[Complete the following]
(1) According to the test suite documentation, which option keeps the script from aborting on the first error?
(2) Write out the passage of the test suite documentation starting with "1.3 Test servers" and going on through "those ports.".

[Text block]

You can figure out your default Python interpreter with python -V
Please install python-impacket in the correct Python environment.
You can use pip or your OS' package manager to install 'impacket'.
On Debian/Ubuntu the package names are:
Python 2: 'python-impacket'
Python 3: 'python3-impacket'
On FreeBSD the package names are:
Python 2: 'py27-impacket'
Python 3: 'py37-impacket'
On any system where pip is available:
Python 2: 'pip2 install impacket'
Python 3: 'pip3 install impacket'
You may also need to manually install the Python package 'six'
as that may be a missing requirement for impacket on Python 3.
1.2 Port numbers used by test servers
Tests are written to use as few fixed fixed port numbers as possible and all
tests should be written to use suitable variables instead of port numbers so
that test cases continue to work independent on what port numbers the test
servers actually use.
The remaining fixed-port test servers that are still used, use the port
range 8890 - 8904 by default, but can be moved with runtests' -b option.
See the FILEFORMAT for a listing of existing port number variables.
1.3 Test servers
The test suite runs simple FTP, POP3, IMAP, SMTP, HTTP and TFTP stand-alone
servers on the ports listed above to which it makes requests. For SSL tests,
it runs stunnel to handle encryption to the regular servers. For SSH, it
runs a standard OpenSSH server. For SOCKS4/5 tests SSH is used to perform
the SOCKS functionality and requires a SSH client and server.
The base port number (8990), which all the individual port numbers are
indexed from, can be set explicitly using runtests.pl' -b option to allow
running more than one instance of the test suite simultaneously on one
machine, or just move the servers in case you have local services on any of
those ports.
The HTTP server supports listening on a Unix domain socket, the default
location is 'http.sock'.
1.4 Run
'./configure && make && make test'. This builds the test suite support code
and invokes the 'runtests.pl' perl script to run all the tests. Edit the top
variables of that script in case you have some specific needs, or run the
script manually (after the support code has been built).
The script breaks on the first test that doesn't do OK. Use -a to prevent
the script from aborting on the first error. Run the script with -v for more
verbose output. Use -d to run the test servers with debug output enabled as
well. Specifying -k keeps all the log files generated by the test intact.
Use -s for shorter output, or pass test numbers to run specific tests only
(like "./runtests.pl 3 4" to test 3 and 4 only). It also supports test case
ranges with 'to', as in "./runtests 3 to 9" which runs the seven tests from
3 to 9. Any test numbers starting with ! are disabled, as are any test
numbers found in the files data/DISABLED or data/DISABLED.local (one per
line). The latter is meant for local temporary disables and will be ignored
by git.

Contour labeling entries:
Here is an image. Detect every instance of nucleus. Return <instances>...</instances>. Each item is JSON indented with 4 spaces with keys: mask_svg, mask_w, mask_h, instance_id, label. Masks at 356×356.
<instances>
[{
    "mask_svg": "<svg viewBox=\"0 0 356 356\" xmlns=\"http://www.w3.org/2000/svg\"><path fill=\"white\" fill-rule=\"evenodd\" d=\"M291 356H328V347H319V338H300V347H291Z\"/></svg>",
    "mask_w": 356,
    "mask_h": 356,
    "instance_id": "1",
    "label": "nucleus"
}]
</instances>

[Responses by task]
(1) The -a option.

(2)
1.3 Test servers
The test suite runs simple FTP, POP3, IMAP, SMTP, HTTP and TFTP stand-alone
servers on the ports listed above to which it makes requests. For SSL tests,
it runs stunnel to handle encryption to the regular servers. For SSH, it
runs a standard OpenSSH server. For SOCKS4/5 tests SSH is used to perform
the SOCKS functionality and requires a SSH client and server.
The base port number (8990), which all the individual port numbers are
indexed from, can be set explicitly using runtests.pl' -b option to allow
running more than one instance of the test suite simultaneously on one
machine, or just move the servers in case you have local services on any of
those ports.